> PROBLEM TO WORK ON:
Copy the records below word for word, beginning at the line that contains "Judging visually, is" and ending after the line that contains "6.41 metres".

> INPUT DATA:
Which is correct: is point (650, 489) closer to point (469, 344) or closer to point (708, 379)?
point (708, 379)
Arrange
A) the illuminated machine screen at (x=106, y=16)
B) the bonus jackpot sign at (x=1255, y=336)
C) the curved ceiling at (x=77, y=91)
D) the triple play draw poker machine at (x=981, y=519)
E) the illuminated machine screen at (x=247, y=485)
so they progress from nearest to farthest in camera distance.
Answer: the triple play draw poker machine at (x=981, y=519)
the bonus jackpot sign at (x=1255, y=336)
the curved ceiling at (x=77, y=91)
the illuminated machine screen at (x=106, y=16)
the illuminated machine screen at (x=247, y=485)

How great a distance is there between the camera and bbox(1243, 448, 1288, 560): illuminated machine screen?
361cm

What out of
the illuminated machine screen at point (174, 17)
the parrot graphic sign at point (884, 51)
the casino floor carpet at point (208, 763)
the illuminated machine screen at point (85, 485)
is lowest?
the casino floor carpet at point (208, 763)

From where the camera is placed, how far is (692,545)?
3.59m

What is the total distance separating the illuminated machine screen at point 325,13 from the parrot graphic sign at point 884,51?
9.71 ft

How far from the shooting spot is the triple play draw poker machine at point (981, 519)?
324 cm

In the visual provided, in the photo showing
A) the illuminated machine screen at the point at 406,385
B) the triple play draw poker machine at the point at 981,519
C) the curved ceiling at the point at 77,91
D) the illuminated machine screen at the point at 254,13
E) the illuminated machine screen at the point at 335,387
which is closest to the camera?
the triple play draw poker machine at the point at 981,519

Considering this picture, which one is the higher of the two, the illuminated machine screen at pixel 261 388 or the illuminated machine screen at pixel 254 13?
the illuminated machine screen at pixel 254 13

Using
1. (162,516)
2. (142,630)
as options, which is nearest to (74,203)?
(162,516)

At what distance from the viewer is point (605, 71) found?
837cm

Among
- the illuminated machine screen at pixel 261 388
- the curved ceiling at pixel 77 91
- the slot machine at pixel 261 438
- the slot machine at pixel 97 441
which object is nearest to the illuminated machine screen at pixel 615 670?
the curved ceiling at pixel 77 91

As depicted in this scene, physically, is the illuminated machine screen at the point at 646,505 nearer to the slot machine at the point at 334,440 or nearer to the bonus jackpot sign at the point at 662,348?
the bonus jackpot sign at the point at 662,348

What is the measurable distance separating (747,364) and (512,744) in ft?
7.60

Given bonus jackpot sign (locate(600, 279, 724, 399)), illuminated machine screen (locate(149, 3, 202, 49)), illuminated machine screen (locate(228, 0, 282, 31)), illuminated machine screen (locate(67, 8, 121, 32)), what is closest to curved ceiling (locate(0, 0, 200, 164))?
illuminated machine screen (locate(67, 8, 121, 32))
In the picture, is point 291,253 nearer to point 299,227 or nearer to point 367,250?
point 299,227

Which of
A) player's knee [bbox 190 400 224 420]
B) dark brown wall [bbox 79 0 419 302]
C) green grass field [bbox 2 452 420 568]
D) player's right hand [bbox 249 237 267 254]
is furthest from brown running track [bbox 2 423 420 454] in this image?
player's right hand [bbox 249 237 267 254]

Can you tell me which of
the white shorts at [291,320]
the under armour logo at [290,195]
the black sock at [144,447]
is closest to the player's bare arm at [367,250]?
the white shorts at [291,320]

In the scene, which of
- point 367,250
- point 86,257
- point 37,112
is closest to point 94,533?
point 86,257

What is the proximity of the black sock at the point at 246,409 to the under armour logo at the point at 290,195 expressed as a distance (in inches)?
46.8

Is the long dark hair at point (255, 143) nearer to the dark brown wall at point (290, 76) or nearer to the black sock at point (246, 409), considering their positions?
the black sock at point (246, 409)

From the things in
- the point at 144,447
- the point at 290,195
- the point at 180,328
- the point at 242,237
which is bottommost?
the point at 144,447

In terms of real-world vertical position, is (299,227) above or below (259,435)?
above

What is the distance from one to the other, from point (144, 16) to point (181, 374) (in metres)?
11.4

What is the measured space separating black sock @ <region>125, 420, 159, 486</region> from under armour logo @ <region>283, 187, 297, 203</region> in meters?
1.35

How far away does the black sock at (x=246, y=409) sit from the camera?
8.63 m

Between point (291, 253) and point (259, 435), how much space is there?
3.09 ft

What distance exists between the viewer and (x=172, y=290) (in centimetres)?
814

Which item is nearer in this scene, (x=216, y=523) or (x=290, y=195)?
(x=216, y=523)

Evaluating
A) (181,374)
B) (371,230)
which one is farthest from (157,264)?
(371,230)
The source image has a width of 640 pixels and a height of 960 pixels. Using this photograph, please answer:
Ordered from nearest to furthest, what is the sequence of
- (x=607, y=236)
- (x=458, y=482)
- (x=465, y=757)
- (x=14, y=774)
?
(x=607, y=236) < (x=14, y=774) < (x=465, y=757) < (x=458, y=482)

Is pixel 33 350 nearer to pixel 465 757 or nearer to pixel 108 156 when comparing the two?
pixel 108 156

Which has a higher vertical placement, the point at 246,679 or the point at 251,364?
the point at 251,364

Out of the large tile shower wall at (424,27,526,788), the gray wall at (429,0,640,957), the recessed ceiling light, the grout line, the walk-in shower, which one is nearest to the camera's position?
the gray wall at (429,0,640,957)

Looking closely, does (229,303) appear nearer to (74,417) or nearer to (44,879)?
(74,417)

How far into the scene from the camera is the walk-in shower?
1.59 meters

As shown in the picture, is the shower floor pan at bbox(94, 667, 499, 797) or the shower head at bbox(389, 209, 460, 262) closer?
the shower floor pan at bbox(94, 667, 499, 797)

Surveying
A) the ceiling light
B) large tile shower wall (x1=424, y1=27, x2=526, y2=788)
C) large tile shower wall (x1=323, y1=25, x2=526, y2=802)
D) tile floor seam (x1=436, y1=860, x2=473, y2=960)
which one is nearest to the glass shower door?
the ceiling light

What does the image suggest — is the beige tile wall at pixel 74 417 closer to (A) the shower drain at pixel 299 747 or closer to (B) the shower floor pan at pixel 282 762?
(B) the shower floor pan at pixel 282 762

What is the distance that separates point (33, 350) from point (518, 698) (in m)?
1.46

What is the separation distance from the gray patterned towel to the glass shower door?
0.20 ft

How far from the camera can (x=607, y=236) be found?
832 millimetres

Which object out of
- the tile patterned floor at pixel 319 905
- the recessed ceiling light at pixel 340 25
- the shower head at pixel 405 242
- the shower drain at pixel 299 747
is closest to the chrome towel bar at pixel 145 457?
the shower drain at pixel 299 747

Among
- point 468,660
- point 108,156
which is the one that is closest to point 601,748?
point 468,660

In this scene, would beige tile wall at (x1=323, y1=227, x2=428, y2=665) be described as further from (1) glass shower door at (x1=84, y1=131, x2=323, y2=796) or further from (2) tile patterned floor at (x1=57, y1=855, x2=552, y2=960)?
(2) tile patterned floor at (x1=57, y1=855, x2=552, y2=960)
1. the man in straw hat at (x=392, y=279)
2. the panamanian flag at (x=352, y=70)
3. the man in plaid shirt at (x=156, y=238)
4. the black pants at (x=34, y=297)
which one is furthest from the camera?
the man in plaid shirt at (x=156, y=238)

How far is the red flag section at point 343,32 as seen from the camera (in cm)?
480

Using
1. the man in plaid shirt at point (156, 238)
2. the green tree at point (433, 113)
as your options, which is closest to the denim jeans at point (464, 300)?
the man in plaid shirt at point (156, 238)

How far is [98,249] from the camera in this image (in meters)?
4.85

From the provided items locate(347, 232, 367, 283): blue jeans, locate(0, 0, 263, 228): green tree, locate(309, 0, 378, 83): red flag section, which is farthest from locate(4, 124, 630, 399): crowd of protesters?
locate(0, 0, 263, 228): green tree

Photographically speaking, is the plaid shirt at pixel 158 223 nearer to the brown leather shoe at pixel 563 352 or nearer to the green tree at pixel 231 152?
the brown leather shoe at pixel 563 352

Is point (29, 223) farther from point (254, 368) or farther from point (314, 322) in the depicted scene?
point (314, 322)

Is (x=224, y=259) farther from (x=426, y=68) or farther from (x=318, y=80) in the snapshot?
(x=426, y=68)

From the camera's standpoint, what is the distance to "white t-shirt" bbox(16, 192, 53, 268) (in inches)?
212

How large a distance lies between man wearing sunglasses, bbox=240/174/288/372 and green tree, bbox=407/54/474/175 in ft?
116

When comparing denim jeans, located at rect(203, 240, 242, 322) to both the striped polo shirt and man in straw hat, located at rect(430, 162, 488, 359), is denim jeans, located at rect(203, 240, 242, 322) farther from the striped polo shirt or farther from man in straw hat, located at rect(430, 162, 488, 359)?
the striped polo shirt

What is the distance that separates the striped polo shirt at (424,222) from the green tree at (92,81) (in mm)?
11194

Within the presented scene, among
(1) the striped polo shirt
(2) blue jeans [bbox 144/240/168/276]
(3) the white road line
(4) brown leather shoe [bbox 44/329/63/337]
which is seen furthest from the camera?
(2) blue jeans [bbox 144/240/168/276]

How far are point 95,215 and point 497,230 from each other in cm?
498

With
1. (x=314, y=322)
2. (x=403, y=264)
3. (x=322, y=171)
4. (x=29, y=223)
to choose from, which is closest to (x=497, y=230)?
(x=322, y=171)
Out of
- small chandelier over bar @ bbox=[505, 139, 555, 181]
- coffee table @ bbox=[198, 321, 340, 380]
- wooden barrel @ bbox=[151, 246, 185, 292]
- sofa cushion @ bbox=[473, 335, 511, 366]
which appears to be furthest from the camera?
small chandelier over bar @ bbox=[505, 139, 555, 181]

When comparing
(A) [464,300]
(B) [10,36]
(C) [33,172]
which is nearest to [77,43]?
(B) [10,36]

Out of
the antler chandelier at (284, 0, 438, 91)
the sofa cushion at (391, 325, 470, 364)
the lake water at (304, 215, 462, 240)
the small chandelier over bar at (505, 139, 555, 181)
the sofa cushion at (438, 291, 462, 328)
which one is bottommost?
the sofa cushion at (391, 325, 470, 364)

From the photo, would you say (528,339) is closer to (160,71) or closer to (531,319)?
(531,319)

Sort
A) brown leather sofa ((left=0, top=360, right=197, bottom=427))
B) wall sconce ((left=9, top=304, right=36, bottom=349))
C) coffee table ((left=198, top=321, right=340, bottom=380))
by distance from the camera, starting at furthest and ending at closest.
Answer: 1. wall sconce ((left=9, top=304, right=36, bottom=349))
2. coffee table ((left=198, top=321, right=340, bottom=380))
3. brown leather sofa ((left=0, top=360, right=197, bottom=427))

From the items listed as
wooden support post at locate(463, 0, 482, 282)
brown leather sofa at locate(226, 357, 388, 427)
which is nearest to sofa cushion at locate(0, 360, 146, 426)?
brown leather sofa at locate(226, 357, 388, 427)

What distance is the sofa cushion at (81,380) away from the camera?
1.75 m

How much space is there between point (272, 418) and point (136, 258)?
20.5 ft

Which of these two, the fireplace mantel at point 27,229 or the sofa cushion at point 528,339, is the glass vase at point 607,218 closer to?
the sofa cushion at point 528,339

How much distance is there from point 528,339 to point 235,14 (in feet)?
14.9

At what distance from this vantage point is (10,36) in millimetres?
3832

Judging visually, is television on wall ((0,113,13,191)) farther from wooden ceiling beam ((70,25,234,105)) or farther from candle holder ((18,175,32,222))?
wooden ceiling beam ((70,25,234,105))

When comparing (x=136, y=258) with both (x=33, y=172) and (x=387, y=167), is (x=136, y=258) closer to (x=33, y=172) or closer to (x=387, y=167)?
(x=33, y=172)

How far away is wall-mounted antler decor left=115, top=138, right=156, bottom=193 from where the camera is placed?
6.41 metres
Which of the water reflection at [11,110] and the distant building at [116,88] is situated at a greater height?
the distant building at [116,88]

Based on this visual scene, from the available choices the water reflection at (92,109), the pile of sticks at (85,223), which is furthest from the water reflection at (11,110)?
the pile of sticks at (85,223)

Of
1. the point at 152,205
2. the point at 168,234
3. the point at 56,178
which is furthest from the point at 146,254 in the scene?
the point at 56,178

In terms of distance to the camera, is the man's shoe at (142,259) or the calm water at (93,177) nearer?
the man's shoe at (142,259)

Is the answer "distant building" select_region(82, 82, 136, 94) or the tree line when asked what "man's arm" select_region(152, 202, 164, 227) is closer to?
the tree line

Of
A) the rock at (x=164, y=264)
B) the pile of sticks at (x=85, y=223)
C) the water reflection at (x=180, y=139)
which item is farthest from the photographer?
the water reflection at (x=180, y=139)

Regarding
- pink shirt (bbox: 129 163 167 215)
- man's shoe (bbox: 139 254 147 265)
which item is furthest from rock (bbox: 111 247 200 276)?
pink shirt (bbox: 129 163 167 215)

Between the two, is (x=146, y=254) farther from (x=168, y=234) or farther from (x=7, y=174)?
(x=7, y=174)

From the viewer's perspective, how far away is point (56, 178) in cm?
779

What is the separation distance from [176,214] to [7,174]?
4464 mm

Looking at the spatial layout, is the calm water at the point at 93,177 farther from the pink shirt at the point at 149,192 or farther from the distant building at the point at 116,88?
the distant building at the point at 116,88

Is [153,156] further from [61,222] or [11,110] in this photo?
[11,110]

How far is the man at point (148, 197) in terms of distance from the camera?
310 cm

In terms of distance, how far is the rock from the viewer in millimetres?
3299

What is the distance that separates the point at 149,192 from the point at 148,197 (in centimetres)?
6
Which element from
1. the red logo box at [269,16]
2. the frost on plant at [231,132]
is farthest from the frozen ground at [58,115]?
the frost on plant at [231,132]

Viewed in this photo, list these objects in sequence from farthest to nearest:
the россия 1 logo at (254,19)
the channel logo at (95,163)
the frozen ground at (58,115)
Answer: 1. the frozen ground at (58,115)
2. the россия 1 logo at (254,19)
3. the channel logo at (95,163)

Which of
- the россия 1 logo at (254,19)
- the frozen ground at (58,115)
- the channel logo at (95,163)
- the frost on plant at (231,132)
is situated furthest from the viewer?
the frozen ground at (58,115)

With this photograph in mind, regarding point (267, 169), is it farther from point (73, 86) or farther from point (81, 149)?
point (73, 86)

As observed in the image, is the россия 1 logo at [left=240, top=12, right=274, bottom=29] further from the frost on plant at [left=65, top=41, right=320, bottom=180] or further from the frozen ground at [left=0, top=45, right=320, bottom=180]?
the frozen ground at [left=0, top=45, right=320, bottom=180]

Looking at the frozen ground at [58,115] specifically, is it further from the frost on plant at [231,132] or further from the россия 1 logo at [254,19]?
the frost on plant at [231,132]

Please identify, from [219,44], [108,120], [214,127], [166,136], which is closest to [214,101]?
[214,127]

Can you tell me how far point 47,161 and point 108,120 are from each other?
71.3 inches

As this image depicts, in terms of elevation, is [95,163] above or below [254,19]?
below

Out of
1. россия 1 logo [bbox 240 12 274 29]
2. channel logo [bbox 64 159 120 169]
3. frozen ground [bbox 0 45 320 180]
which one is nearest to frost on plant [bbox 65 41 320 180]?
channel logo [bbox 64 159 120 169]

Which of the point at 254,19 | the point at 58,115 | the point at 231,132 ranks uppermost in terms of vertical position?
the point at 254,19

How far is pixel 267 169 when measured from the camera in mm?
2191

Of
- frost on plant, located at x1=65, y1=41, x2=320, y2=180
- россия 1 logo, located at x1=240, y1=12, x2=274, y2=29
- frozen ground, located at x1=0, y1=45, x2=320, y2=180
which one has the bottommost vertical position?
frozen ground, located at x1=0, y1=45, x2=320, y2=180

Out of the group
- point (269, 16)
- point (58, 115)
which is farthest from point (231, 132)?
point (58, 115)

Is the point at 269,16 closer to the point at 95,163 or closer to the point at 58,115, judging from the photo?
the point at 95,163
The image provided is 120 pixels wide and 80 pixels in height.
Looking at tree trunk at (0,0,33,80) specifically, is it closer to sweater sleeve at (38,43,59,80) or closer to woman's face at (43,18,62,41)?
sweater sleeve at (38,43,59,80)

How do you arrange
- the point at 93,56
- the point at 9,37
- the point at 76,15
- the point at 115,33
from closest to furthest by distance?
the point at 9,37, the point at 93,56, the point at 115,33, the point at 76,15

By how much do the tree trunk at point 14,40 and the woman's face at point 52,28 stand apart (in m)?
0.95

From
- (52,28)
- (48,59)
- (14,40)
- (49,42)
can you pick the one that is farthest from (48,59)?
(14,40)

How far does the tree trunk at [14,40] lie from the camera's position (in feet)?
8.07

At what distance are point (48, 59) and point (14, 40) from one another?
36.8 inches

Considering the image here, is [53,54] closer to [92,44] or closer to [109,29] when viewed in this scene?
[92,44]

> SOLVED PROBLEM:
Judging visually, is television on wall ((0,113,13,191)) farther from wooden ceiling beam ((70,25,234,105)) or farther from candle holder ((18,175,32,222))?
wooden ceiling beam ((70,25,234,105))

When comparing (x=136, y=258) with both (x=33, y=172) and (x=387, y=167), is (x=136, y=258) closer to (x=33, y=172) or closer to (x=387, y=167)?
(x=33, y=172)

How far away is wall-mounted antler decor left=115, top=138, right=156, bottom=193 from where the camera is placed?
6.41 metres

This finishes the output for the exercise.